Quelque chose vient de tomber, sur les lames de ton plancher
Hier soir les vannes se sont ouvertes. Après 15 jours de rupture il était temps en même temps, parce que ce n'est pas les trois larmes versées chez le Dr CP pour justifier son salaire qui ont vraiment été significatives. Là ce fut la faute de Justine, la fille de BHL. Ce qu'elle écrit, j'ai beau l'avoir lu mille fois, ça me retourne toujours l'estomac.Et puis, c'était une crise de larmes, une vraie, une qui fait tellement de bruit qu'on ne peut se laisser aller à ce genre de choses si on vit avec quelqu'un et qu'on ne veut pas l'inquiéter. Mais comme ce we ma colloc n'était pas là, j'ai pu entamer ma guérison. Oui, je prend ça comme une guérison, le fait de pleurer une bonne fois pour toute, sur cet amour perdu, sur tout ce qui ne se fera plus jamais, sur tout ce qu'on s'était dit, promis, juré et qui est finalement parti en fumée. Parfois j'en pleurerais de rage tellement je trouve que c'est du gâchis, tellement je trouve ça nul et peu classe la façon dont tout cela s'est déroulé mais surtout s'est fini. Ca manque de style, ça manque de passion, ça manque de charme. C'est juste... naze quoi ! C'est triste d'avoir tant cru et d'avoir eu une si petite fin.Voilà, c'est petit, c'est minuscule, ça passe presque inaperçu. C'est moche même, ça donne pas envie de le raconter, c'est comme un vieux bruit de dégonflement, une baudruche qui se perce.
Alors que notre amour n'était pas comme ça.
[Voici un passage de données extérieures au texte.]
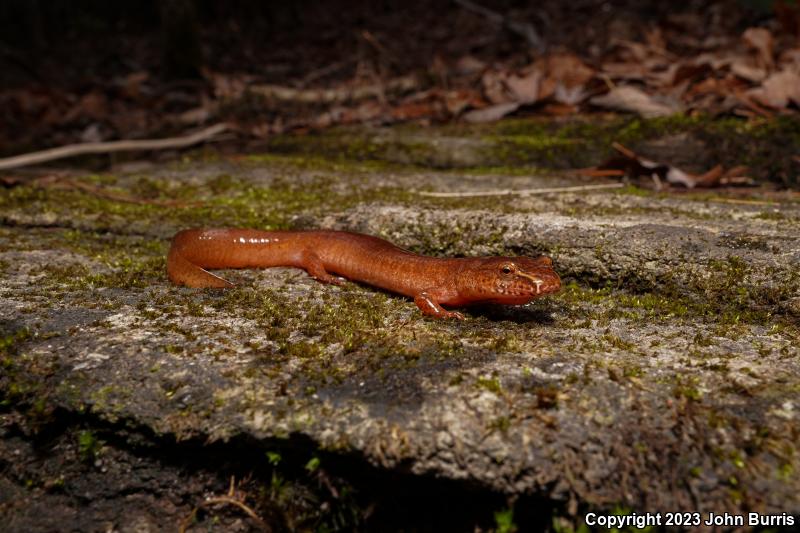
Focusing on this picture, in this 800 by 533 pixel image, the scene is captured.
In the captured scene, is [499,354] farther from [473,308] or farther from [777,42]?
[777,42]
On se croyait plus forts, on se croyait meilleurs, d'ailleurs on était mieux que les autres, plus doués, avec plus de communication, sans crise de jalousie, sans crise idiote. On sublimait, on se sublimait. Avec nos histoires d'hôtels, de gastronomie, d'argent, de voiture et d'aquarium géant dans la maison. Avec nos films, nos papillons, nos bords de mer, nos livres. On voulait être des gens bien, on voulait être "quelqu'un de grand". Mêmes rêves, mêmes ambitions, enfin je croyais...
Je parlais d'état de grâce au début, c'est vrai, c'était ça. Un état exceptionnel, une vie rêvée, une marche sur les nuages et sur l'eau. J'ai cru reconnaître en lui ce que j'avais cherché, depuis tant d'années. J'ai cru que la grande fête du bonheur m'avait moi aussi filé un ticket de loterie et que j'avais gagné. J'ai cru que je ne serai plus jamais seule, qu'il n'y aurait plus jamais de trahison, de mensonges, de tiédeur et d'ennui. J'ai cru que chaque jour serait une fête.
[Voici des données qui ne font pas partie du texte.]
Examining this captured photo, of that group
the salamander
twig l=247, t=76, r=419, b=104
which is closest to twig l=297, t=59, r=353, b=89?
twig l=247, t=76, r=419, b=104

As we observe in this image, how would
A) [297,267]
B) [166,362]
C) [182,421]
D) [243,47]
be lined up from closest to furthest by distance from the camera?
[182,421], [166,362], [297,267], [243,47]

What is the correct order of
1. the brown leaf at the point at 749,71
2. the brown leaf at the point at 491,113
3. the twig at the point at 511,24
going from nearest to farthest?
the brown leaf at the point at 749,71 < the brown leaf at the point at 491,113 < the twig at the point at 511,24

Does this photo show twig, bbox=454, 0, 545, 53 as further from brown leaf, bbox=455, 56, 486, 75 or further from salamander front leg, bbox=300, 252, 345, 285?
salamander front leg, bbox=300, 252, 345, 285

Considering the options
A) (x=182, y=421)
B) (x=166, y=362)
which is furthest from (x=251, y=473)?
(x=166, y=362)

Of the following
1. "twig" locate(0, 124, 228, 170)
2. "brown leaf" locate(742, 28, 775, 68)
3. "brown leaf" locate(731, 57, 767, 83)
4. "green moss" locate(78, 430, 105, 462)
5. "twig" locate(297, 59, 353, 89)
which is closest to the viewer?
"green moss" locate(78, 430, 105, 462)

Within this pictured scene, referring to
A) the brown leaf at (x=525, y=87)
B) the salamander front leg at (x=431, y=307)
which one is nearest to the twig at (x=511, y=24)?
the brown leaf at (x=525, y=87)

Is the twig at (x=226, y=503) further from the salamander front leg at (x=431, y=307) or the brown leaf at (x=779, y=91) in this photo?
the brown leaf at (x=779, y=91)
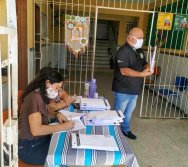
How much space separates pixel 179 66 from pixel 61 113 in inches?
130

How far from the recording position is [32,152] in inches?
57.6

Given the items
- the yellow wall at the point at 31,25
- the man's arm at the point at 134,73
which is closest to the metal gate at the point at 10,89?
the man's arm at the point at 134,73

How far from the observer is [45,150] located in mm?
1485

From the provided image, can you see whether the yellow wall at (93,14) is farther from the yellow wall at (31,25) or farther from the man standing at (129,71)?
the man standing at (129,71)

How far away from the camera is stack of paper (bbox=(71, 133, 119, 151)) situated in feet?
3.73

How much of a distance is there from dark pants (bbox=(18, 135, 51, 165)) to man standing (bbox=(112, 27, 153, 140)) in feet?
4.25

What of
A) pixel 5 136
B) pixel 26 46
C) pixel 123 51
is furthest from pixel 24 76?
pixel 5 136

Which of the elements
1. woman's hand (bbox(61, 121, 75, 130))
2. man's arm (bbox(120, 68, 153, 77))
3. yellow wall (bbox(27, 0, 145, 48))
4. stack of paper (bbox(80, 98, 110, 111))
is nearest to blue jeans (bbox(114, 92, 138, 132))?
man's arm (bbox(120, 68, 153, 77))

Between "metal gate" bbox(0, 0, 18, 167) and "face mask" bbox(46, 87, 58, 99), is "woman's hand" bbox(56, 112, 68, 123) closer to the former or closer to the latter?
"face mask" bbox(46, 87, 58, 99)

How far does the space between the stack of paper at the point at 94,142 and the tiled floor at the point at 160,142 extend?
47.9 inches

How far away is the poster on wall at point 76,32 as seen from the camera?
3.14 m

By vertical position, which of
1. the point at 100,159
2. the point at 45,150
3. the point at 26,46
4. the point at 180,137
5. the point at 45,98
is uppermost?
the point at 26,46

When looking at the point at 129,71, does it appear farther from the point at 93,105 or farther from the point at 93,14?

Mon plus beau souvenir de nous reste ce we pour mes 20 ans. Deux jours de soleil, de rires, d'attraction, d'amour. Je me souviens de chaque moment, comme de grandes bouffées de bonheur intense. Je me souviens de mes coups de soleil, de la chambre d'hôtel, des robots danseurs, je me souviens de ce restaurant expérimental, je me souviens du trajet que nous avons fait en chantant, de mon nounours que tu avais attaché à l'arrière de la voiture, comme un bébé. Je me souviens m'être dit que oui, l'amour c'était ça, la vie c'était ça et que je vivais tout ça !
Il ne faut rien regretter. Je ne considère pas m'être trompée, ce n'était pas une erreur.
C'est la vie, c'est tout :-)
La vie ne vaut rien, mais rien ne vaut la vie.